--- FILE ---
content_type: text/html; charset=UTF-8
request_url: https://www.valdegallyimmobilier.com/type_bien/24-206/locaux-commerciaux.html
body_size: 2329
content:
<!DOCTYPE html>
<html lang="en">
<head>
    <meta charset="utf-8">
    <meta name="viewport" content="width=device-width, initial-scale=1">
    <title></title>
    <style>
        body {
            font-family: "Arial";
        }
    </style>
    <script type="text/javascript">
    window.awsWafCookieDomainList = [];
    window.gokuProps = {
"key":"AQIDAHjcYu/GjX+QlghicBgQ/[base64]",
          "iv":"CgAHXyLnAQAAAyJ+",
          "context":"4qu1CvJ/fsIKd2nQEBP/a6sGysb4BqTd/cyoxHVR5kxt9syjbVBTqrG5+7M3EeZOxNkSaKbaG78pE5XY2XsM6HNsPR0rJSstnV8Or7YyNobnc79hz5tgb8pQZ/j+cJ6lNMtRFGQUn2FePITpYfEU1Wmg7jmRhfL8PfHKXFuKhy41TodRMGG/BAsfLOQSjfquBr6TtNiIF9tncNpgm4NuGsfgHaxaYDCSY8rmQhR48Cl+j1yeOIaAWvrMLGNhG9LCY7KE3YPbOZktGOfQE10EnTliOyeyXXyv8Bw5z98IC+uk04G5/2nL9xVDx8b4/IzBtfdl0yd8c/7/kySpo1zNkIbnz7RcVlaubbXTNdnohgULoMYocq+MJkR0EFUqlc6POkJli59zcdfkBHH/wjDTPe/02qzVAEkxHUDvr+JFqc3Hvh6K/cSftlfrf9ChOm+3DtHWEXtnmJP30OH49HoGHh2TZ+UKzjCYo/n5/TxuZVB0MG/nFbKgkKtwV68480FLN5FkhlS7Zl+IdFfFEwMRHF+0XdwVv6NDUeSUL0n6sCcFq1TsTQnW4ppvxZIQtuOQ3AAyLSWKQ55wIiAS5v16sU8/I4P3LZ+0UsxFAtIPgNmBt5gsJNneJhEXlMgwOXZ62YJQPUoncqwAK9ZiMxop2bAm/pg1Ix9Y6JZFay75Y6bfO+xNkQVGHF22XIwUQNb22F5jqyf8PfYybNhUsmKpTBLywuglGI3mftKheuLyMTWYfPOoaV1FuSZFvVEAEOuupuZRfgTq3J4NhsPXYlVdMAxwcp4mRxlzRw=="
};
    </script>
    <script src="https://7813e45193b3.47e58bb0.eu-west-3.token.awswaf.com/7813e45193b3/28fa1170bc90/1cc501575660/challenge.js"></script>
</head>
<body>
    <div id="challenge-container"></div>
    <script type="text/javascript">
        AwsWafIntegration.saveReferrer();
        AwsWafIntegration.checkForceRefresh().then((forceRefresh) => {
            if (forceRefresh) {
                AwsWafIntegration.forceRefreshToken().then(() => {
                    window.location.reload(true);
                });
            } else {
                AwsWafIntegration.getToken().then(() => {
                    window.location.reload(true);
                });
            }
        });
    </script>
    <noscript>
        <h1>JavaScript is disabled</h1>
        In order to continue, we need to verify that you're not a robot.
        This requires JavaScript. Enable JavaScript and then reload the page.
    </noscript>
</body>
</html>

+===+

An exact reproduction of the data is required. Leave nothing out.

--- FILE ---
content_type: text/html; charset=UTF-8
request_url: https://www.valdegallyimmobilier.com/type_bien/24-206/locaux-commerciaux.html
body_size: 2329
content:
<!DOCTYPE html>
<html lang="en">
<head>
    <meta charset="utf-8">
    <meta name="viewport" content="width=device-width, initial-scale=1">
    <title></title>
    <style>
        body {
            font-family: "Arial";
        }
    </style>
    <script type="text/javascript">
    window.awsWafCookieDomainList = [];
    window.gokuProps = {
"key":"AQIDAHjcYu/GjX+QlghicBgQ/[base64]",
          "iv":"CgAHXyLnAQAAAyJ+",
          "context":"4qu1CvJ/fsIKd2nQEBP/a6sGysb4BqTd/cyoxHVR5kxt9syjbVBTqrG5+7M3EeZOxNkSaKbaG78pE5XY2XsM6HNsPR0rJSstnV8Or7YyNobnc79hz5tgb8pQZ/j+cJ6lNMtRFGQUn2FePITpYfEU1Wmg7jmRhfL8PfHKXFuKhy41TodRMGG/BAsfLOQSjfquBr6TtNiIF9tncNpgm4NuGsfgHaxaYDCSY8rmQhR48Cl+j1yeOIaAWvrMLGNhG9LCY7KE3YPbOZktGOfQE10EnTliOyeyXXyv8Bw5z98IC+uk04G5/2nL9xVDx8b4/IzBtfdl0yd8c/7/kySpo1zNkIbnz7RcVlaubbXTNdnohgULoMYocq+MJkR0EFUqlc6POkJli59zcdfkBHH/wjDTPe/02qzVAEkxHUDvr+JFqc3Hvh6K/cSftlfrf9ChOm+3DtHWEXtnmJP30OH49HoGHh2TZ+UKzjCYo/n5/TxuZVB0MG/nFbKgkKtwV68480FLN5FkhlS7Zl+IdFfFEwMRHF+0XdwVv6NDUeSUL0n6sCcFq1TsTQnW4ppvxZIQtuOQ3AAyLSWKQ55wIiAS5v16sU8/I4P3LZ+0UsxFAtIPgNmBt5gsJNneJhEXlMgwOXZ62YJQPUoncqwAK9ZiMxop2bAm/pg1Ix9Y6JZFay75Y6bfO+xNkQVGHF22XIwUQNb22F5jqyf8PfYybNhUsmKpTBLywuglGI3mftKheuLyMTWYfPOoaV1FuSZFvVEAEOuupuZRfgTq3J4NhsPXYlVdMAxwcp4mRxlzRw=="
};
    </script>
    <script src="https://7813e45193b3.47e58bb0.eu-west-3.token.awswaf.com/7813e45193b3/28fa1170bc90/1cc501575660/challenge.js"></script>
</head>
<body>
    <div id="challenge-container"></div>
    <script type="text/javascript">
        AwsWafIntegration.saveReferrer();
        AwsWafIntegration.checkForceRefresh().then((forceRefresh) => {
            if (forceRefresh) {
                AwsWafIntegration.forceRefreshToken().then(() => {
                    window.location.reload(true);
                });
            } else {
                AwsWafIntegration.getToken().then(() => {
                    window.location.reload(true);
                });
            }
        });
    </script>
    <noscript>
        <h1>JavaScript is disabled</h1>
        In order to continue, we need to verify that you're not a robot.
        This requires JavaScript. Enable JavaScript and then reload the page.
    </noscript>
</body>
</html>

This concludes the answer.